Fight four brought us 18 year old junior middleweight prospect Joey Spencer (5-0, 5 KOs) in a huge mismatch against winless North Carolinian (0-3-1) Cory Macon. Spencer crushed him appropriately quick. Spencer is young and raw so it makes sense to give him really easy fights while he improves in the gym, but there was little point to watching this. His attack was pretty savage, at least, but it isn’t as if he had to worry about anything coming back.

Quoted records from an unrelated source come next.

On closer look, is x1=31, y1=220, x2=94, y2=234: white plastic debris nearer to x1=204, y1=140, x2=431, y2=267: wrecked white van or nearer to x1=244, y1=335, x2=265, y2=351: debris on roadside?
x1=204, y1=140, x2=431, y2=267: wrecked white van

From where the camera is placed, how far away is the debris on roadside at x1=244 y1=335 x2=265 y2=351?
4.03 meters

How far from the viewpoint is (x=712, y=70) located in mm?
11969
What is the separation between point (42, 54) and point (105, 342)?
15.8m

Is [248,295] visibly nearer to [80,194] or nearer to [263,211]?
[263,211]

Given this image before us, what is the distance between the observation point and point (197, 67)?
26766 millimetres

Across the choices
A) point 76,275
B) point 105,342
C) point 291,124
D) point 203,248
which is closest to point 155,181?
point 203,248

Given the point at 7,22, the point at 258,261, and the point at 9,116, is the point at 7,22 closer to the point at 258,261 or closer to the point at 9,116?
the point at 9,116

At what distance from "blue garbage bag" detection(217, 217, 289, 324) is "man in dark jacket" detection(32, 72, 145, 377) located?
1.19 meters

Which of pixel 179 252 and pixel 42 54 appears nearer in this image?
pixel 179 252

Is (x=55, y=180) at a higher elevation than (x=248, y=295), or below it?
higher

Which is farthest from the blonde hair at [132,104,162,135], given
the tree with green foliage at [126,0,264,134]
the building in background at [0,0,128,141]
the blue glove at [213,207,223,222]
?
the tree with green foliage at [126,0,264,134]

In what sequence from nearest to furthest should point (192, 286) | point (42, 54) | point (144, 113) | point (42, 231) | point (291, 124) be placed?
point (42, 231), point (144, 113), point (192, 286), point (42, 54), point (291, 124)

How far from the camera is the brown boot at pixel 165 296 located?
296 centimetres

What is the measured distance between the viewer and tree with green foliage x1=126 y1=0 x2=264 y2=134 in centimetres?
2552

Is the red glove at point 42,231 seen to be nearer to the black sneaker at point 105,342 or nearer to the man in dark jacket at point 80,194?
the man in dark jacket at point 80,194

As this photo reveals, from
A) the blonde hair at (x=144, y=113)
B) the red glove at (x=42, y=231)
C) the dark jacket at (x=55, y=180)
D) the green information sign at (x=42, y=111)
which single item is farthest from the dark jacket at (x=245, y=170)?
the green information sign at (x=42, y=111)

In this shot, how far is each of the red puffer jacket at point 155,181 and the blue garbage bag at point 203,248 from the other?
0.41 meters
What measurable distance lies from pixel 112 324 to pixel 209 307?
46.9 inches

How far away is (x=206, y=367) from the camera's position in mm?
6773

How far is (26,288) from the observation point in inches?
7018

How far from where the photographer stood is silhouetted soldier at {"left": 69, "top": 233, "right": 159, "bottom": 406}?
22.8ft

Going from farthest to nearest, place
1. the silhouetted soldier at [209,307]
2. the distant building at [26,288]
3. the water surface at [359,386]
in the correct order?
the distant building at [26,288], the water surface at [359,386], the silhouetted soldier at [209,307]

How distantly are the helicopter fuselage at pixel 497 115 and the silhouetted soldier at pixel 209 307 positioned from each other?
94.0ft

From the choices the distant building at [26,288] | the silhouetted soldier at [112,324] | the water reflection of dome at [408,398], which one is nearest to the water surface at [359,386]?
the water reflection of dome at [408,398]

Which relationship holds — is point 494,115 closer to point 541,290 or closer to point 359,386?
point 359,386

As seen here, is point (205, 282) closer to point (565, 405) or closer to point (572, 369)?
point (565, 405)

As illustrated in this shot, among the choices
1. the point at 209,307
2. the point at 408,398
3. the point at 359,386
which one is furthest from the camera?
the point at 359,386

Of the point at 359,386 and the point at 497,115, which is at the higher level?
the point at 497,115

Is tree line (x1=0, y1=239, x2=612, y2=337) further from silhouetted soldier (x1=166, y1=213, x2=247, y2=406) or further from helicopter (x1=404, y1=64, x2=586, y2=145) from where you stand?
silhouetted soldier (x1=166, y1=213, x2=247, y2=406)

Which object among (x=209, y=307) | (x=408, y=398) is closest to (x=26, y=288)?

Jose Balderas (5-0), brother of US Olympian and major prospect Karlos Balderas, picked up a fun four round win in the third fight of the main card. Jose isn’t a real prospect in the way his brother is, but that doesn’t mean he and Ivan Martino (3-3, 3 KOs) didn’t put on a good show. The two young men absolutely slugged it out in the middle of the ring for three rounds. Balderas would smash Martino with a right hand and Martino would clip him back with a hard left hook almost immediately. Martino did tire going into the fourth, however, and young Jose was able to take advantage of it to take the round and seal the four round decision.

Fear inducing heavyweight puncher Efe Ajagba (7-0, 6 KOs) returned in the fight’s second contest for the first time since Curtis Harper infamously walked of the ring on him. Ajaba is a serious, serious player to watch in the heavyweight division. Oklahoma’s Nick Jones (7-1, 5 KOs) was absolutely smashed out by a pair of right hands about two minutes into the first round. The second shot face planted him and the fight was waved off by the commission, though when Jones got up at nine it did appear like he could continue. He would have just been knocked out sooner rather than later anyway though. Nigerian Olympian Efe Ajagba, 24, is one you have to see if you haven’t. He might be the long term future at heavyweight.

Opening the main card was unbeaten super bantamweight prospect Stephen Fulton (13-0, 6 KOs) picking up a pretty uneventful win over career journeyman German Meraz (61-50-2, 38 KOs). There isn’t a lot to say about this uneventful bout. Fulton is a good athlete, but he isn’t exciting by default. His 113 fight Mexican veteran foe realized he was outmatched pretty quickly and didn’t put in a lot of meaningful effort. The only time this one was interesting was the eighth and final round in which the 24 year old stepped up his aggression to look for the finish. He might have been able to get it had he started earlier, but a shut out decision is what he got in the end.